» Excerpt to read:
# Ista Water Plant CO2 system



## bigblueallday (Mar 18, 2014)

did you wind up going with this system? I'm thinking about going with is but want to hear about some hands on experience first.


----------



## bpizzuto (Apr 22, 2013)

I have the Fluval system on my nano tank at work and uses same size tanks. I bought an adapter on amazon for 12 bucks that uses the bigger paintball tanks. I bought a used tank at store for 15 filled, I sanded it and painted it. It has been up and running for 4 weeks now and needle has not moved.


----------



## Korya (Sep 22, 2013)

The refillable tanks paintball tanks are way better for the environment. I had the fluvol disposable tanks for a while but I didn't like that you can't reuse them.


----------



## NanoDave (Feb 25, 2013)

» What this exercise asks:
1 – List every username that appears as a post header in the CO2 system thread.
2 – In the CO2 system thread, how much did bpizzuto pay for the adapter bought on Amazon?

» Data listing:
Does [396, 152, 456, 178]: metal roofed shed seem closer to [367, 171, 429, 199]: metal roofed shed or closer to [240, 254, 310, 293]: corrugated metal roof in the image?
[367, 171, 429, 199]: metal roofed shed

---

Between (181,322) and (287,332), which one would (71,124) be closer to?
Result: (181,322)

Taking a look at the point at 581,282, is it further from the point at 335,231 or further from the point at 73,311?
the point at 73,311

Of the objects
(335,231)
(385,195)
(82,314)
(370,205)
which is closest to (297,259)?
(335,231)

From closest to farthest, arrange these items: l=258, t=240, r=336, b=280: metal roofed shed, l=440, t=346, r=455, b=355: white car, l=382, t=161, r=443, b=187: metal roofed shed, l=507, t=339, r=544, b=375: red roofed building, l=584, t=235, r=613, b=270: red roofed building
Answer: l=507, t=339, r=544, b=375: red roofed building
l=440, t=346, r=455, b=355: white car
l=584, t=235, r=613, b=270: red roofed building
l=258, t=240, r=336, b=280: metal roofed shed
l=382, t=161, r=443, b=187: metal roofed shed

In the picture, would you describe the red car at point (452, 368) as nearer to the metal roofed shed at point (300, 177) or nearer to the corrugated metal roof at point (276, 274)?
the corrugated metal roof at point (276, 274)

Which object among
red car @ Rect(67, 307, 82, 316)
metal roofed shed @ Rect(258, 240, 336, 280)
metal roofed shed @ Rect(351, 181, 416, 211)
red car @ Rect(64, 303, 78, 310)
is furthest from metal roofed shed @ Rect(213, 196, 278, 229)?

* * *

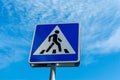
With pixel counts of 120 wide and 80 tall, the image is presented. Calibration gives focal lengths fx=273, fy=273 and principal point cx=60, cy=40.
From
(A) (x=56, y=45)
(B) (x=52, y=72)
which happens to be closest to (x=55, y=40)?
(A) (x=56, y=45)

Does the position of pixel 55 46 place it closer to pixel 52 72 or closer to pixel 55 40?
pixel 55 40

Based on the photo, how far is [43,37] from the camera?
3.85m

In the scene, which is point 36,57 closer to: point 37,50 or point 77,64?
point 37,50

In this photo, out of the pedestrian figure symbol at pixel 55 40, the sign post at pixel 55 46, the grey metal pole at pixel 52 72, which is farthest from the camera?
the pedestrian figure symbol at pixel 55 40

» Per-task outputs:
1 – bigblueallday, bpizzuto, Korya, NanoDave

2 – 12 bucks.